You have to get the message about national reforms. I leave you with a couple of charts. The first gives the bad news on eurozone growth, or the lack of it. Not all your countries are doing badly, but the average will look awful till France, Germany and Italy get their acts together. After all that French moaning about global capitalism, I want you to look hard at the US and British record and ask: what are they getting right that we are getting wrong?

Then view the second chart, fresh from the Organisation for Economic Co-operation and Development, and tremble. Most of you reckon the euro has made you worse off, but what this shows is that unless you all get on your bikes, today’s discontents are as nothing to tomorrow’s.

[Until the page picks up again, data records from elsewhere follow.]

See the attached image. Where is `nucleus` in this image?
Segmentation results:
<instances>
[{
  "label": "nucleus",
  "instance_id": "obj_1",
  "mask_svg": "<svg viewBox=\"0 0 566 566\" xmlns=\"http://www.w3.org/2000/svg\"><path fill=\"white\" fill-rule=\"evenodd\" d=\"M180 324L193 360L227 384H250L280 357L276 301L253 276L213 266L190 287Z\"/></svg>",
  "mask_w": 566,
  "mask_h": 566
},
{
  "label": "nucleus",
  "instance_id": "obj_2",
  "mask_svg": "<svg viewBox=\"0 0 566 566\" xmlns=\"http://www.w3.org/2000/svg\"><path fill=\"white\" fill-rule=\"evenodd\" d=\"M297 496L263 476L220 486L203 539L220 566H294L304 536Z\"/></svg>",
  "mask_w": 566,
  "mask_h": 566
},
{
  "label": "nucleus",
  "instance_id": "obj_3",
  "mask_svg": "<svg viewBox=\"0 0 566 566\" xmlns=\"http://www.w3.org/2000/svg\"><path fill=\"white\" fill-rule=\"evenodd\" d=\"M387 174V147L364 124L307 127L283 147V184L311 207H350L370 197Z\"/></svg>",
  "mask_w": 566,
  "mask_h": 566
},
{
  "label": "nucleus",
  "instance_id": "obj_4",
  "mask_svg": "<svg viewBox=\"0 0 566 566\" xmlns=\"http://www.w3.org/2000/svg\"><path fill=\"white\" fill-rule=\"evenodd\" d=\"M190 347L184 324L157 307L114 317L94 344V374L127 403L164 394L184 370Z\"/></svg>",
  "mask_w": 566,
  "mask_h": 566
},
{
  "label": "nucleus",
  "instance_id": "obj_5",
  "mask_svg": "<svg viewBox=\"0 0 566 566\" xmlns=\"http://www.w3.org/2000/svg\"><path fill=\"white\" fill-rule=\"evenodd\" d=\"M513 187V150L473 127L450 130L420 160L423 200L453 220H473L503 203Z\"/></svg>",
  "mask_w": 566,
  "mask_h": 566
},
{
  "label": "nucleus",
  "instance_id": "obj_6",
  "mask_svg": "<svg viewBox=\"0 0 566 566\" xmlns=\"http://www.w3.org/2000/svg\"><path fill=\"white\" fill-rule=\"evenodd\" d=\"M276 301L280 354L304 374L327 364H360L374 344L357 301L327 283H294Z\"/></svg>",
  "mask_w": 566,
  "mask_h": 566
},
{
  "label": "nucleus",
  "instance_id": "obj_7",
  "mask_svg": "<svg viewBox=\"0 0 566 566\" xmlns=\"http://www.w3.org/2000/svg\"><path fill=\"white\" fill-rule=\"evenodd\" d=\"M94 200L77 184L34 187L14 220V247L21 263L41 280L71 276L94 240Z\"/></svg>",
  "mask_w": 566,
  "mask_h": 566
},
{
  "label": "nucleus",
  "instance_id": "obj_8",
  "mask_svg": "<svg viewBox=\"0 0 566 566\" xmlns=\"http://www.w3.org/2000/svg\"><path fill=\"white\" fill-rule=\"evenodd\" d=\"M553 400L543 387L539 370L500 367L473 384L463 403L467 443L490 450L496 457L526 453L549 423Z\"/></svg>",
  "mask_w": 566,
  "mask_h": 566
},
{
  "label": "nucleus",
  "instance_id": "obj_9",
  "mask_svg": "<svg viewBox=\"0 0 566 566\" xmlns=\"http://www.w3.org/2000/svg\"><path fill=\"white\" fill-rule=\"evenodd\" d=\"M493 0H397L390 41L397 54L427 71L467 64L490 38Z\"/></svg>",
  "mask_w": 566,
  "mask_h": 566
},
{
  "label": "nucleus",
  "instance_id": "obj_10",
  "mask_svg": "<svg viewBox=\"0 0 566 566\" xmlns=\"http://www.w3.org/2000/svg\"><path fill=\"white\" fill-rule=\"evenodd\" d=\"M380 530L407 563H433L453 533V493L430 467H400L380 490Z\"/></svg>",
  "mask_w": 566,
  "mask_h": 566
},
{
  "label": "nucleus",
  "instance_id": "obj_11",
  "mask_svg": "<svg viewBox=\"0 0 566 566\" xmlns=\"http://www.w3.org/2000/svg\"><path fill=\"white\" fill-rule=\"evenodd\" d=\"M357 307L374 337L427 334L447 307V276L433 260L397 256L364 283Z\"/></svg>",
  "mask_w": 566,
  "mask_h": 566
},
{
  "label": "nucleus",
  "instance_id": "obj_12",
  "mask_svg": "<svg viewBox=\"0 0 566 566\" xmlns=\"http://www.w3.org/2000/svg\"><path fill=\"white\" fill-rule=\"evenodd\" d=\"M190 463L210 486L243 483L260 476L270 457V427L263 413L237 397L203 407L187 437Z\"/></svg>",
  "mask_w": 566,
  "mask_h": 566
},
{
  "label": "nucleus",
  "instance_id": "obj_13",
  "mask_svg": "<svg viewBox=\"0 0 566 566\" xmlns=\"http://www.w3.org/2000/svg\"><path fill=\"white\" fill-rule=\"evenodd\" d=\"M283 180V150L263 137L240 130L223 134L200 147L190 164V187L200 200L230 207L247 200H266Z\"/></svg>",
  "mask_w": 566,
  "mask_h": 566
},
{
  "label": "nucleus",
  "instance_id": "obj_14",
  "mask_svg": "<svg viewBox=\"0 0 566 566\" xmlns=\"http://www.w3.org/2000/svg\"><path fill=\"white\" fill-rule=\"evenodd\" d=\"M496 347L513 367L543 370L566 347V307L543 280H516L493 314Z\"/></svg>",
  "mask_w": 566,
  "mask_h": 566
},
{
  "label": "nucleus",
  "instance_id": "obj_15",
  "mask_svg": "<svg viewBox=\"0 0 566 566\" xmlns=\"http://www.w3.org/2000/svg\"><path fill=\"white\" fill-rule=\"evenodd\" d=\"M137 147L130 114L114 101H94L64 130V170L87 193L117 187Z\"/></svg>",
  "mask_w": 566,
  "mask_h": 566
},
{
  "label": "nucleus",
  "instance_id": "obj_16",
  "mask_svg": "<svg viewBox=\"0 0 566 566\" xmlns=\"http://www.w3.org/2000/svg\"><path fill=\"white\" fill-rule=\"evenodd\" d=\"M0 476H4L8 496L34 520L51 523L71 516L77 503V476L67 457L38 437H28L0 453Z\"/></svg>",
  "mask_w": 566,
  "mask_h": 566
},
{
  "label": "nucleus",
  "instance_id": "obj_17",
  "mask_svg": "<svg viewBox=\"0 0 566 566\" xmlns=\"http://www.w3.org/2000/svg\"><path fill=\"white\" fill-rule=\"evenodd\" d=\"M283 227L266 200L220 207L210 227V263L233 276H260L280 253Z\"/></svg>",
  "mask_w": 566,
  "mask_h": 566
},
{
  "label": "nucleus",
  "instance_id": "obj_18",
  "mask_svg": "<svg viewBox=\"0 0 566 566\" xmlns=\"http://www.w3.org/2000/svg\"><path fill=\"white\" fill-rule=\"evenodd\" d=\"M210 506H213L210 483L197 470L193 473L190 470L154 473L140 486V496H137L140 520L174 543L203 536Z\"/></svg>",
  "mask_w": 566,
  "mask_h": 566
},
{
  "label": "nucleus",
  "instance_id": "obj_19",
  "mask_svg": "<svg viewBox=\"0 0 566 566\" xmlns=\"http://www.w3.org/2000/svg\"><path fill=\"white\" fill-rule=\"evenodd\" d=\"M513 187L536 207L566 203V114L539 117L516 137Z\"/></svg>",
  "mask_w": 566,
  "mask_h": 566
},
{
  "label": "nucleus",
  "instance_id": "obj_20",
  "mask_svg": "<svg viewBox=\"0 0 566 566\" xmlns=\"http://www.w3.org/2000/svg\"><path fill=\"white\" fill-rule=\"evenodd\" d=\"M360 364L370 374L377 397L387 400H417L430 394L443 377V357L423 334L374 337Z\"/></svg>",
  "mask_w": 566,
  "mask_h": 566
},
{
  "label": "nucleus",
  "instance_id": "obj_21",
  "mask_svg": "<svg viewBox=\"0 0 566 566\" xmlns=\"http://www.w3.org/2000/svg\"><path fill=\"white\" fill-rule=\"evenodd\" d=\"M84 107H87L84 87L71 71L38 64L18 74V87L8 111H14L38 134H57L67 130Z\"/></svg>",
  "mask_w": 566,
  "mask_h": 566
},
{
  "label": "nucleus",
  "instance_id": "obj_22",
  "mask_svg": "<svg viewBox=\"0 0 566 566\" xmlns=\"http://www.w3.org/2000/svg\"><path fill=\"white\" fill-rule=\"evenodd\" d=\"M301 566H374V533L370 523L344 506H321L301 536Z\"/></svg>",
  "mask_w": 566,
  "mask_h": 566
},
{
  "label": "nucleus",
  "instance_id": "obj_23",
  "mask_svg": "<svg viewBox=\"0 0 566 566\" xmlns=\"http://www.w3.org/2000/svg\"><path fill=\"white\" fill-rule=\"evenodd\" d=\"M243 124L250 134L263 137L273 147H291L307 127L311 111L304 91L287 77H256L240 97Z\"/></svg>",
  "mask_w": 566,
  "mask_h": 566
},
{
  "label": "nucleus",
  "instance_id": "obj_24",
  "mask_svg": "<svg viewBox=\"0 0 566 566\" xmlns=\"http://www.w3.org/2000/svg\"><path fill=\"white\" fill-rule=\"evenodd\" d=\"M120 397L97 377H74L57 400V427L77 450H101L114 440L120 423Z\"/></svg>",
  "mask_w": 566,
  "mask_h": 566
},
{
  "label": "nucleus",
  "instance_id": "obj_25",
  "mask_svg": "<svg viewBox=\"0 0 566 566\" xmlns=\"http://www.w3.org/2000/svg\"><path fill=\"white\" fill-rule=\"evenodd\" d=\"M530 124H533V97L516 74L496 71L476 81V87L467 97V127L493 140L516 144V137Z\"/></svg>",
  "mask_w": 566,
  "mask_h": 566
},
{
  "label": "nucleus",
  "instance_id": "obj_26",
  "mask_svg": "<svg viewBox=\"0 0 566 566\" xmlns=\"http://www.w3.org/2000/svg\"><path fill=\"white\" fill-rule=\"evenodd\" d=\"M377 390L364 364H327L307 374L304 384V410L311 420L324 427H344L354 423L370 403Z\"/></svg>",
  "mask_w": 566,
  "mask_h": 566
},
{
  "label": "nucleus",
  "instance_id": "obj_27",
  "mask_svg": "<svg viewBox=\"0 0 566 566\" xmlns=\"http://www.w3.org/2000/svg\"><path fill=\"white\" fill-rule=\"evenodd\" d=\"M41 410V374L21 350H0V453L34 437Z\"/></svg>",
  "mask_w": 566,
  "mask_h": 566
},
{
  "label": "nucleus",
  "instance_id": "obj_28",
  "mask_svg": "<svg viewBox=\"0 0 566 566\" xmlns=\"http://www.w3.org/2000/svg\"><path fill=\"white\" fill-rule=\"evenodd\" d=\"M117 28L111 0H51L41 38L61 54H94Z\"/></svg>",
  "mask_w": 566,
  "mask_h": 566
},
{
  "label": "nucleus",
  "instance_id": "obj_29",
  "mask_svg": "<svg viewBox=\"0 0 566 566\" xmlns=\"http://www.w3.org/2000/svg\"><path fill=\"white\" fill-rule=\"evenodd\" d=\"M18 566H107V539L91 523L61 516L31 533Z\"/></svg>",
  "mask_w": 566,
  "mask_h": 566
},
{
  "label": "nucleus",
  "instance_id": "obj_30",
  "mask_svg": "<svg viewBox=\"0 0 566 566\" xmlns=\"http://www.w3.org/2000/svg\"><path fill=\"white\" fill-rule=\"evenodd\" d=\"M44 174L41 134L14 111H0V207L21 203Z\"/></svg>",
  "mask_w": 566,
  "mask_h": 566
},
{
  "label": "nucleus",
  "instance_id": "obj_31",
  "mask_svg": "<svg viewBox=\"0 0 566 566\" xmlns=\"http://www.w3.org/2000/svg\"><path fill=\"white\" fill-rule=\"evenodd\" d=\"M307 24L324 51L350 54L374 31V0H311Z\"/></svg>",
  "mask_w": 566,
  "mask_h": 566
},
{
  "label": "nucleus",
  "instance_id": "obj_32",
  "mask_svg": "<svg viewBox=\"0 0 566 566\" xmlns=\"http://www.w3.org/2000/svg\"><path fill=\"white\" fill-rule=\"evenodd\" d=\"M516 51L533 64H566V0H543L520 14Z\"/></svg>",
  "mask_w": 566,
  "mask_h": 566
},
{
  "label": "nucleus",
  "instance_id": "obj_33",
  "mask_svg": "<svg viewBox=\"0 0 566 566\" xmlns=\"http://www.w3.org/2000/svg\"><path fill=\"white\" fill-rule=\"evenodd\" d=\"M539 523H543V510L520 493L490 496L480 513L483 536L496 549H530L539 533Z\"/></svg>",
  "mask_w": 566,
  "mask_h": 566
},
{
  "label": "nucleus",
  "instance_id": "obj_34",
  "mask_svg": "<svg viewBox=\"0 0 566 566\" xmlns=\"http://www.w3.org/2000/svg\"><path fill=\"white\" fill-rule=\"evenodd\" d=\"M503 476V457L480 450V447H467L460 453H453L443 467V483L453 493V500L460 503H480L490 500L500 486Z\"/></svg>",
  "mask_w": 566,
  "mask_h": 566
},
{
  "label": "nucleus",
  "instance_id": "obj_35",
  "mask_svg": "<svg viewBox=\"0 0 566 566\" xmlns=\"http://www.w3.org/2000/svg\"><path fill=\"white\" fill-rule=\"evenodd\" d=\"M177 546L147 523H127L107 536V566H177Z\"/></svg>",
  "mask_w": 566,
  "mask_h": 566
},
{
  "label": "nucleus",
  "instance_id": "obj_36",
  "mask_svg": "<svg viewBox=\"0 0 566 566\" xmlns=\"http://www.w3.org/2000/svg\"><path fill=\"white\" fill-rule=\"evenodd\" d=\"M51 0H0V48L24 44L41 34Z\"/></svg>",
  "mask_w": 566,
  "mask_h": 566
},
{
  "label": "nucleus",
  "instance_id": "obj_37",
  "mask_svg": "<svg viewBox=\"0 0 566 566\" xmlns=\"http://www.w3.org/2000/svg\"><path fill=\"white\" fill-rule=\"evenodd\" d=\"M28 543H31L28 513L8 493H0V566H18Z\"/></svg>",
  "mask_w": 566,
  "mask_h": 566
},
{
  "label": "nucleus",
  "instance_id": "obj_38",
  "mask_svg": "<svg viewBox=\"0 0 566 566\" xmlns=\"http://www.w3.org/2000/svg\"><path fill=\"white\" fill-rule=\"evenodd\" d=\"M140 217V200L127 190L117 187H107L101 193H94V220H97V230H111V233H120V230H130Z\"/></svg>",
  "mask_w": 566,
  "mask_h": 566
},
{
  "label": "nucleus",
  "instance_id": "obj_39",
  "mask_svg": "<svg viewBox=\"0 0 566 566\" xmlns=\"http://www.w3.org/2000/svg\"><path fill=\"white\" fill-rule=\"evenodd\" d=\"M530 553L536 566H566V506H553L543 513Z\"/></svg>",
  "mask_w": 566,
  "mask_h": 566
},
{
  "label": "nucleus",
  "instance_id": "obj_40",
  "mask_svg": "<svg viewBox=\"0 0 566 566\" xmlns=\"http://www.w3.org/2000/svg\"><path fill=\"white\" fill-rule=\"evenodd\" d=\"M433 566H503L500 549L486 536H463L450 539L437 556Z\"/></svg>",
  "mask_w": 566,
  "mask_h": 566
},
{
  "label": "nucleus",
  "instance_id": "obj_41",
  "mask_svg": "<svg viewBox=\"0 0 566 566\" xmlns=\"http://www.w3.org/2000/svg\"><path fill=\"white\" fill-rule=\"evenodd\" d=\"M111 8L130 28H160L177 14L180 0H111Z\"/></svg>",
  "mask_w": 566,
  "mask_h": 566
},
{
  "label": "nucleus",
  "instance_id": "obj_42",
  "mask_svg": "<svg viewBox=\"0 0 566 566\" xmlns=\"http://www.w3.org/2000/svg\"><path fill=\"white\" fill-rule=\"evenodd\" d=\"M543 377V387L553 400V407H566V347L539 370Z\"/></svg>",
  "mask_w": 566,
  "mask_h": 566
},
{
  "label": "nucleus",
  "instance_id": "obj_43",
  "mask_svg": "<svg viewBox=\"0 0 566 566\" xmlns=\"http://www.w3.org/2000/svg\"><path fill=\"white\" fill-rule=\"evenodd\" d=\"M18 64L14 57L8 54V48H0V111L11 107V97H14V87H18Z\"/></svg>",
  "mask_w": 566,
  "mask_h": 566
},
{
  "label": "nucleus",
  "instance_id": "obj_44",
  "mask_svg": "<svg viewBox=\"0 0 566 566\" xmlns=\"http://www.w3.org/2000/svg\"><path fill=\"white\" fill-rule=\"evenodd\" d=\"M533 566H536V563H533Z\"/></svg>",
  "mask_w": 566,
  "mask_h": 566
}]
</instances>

If labour force participation does not improve, and productivity stagnates as populations age, it is not just actual growth, but the eurozone’s potential for sustainable growth, that will shrink, halving to less than 1 per cent a year by the 2020s — compared with 2.5 per cent in the US.

I know you think, resentfully, that Brussels rules the roost. But what my team will tell you is that it’s your fault, not ours, if “Europe isn’t working”.

Of course we are as dedicated as any of you to the European “social model” — only think of the regulations we have slapped on employers. But we, meaning you, must face facts. Growth comes from maximising the potential of capital and manpower, and mobile workforces that can adjust. Adjustment is disruptive; it is untidy; but though we do not mention that Thatcher woman, there is no alternative. What you need is politicians prepared to sweep out the soft corners of your lives. It’s the insistence of your unions on ironclad job protection, shorter working weeks and unaffordable social benefits that freezes millions out of jobs, dampens investment and productivity and makes Europe less and less competitive. Citoyens, you march with these unions. Think about it.